The Vinyl Institute, among others in the plastics industry, casts PVC's chlorine content as a plus because it means that less than half the material comes from fossil fuels. The trade group argues that PVC takes less energy to make than common alternative plastics and aluminum in construction, that it lasts a long time, and that it is increasingly recyclable. PVC pipes, notably, offer lower resistance to water flow than other kinds of pipe, requiring less energy for pumping. And Sika's vinyl roof membranes are white on their outer face, which enables them to reflect solar heat and keep buildings cooler than dark-colored roofs. A federal government study found that installing a "cool" roof of white vinyl can reduce air-conditioning demand at peak periods by 14 percent and throughout the day by 11 percent.
Yet, among sustainable-design specialists, vinyl is under intense scrutiny. Earlier in this decade, the U.S. Green Building Council (USGBC) convened a special panel of experts to address a push toward creating a credit in its LEED certification scale that would reward avoiding the use of PVC products in construction. After several years of study and gathering of public comments, the panel declined to support such a credit.

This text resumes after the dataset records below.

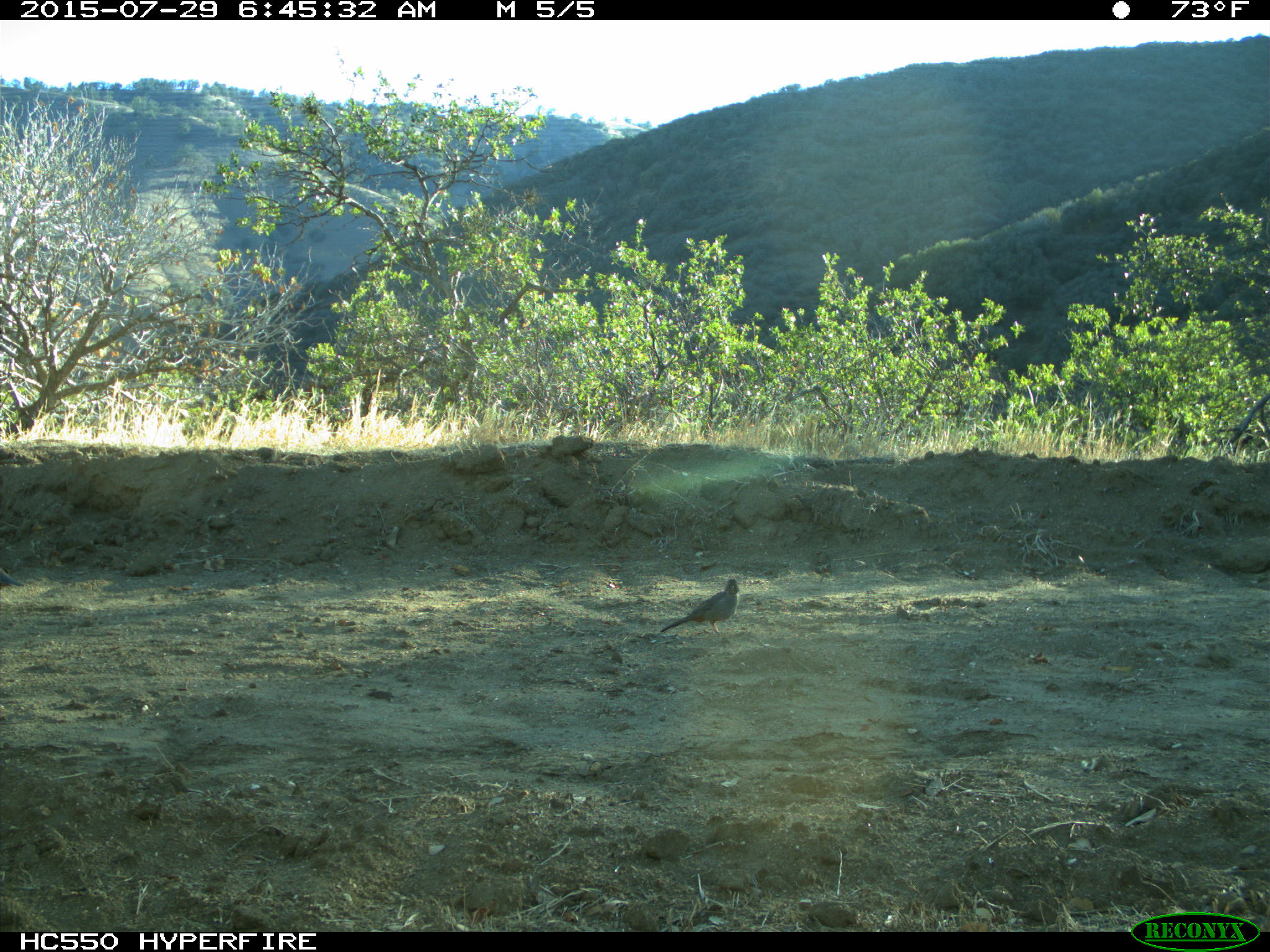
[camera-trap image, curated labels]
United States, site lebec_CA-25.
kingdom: Animalia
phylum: Chordata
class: Aves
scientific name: Aves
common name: birds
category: unidentified bird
Unidentified bird (birds) (Aves).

Rather, its final report suggested that all materials, including PVC, needed both more thorough analyses of their sustainability in the context of practical alternatives and a harder focus on the end of their lifecycles, when they may wind up, for instance, in landfills or incinerators.

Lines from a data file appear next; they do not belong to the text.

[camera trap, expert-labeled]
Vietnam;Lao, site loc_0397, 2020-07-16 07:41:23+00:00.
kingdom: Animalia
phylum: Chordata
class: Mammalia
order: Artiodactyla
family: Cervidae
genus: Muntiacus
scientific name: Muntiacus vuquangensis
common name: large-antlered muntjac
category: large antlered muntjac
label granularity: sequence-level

As for PVC itself, the panel concluded that formally discouraging the specification of some common PVC products, such as siding, windows, or pipes, could steer designers toward products whose impacts are, on the whole, more harmful to the health of people or the environment.
Although the PVC study panel left the material's status unchanged within the rating system, vinyl's case is hardly closed within the USGBC. The council's healthcare committee recently proposed that LEED discourage the use of materials involving substances known as persistent organic pollutants, which would rule out materials requiring the use of halogenated compounds—and, hence, rule out the use of PVC. "You couldn't make PVC without halogenated compounds," says Scot Horst, the chair of both the PVC study panel and the USGBC's LEED steering committee. "The real problem is almost always related to the chlorine molecule," which has the potential to create dioxins when it burns at low temperatures. Disposal, he says, isthe crucial issue. As of this writing, official action on the healthcare committee's proposal was still pending.
"All materials have some sort of impact," says Horst. "By reducing impact in one way, you increase impact in some other way. There are trade-offs for every decision you make." Vinyl is a complicated material, the ultimate synthetic, and the current debate surrounding its use illustrates nothing so much as the enormous delicacy of evaluating any material's costs and benefits when the accounting is thorough.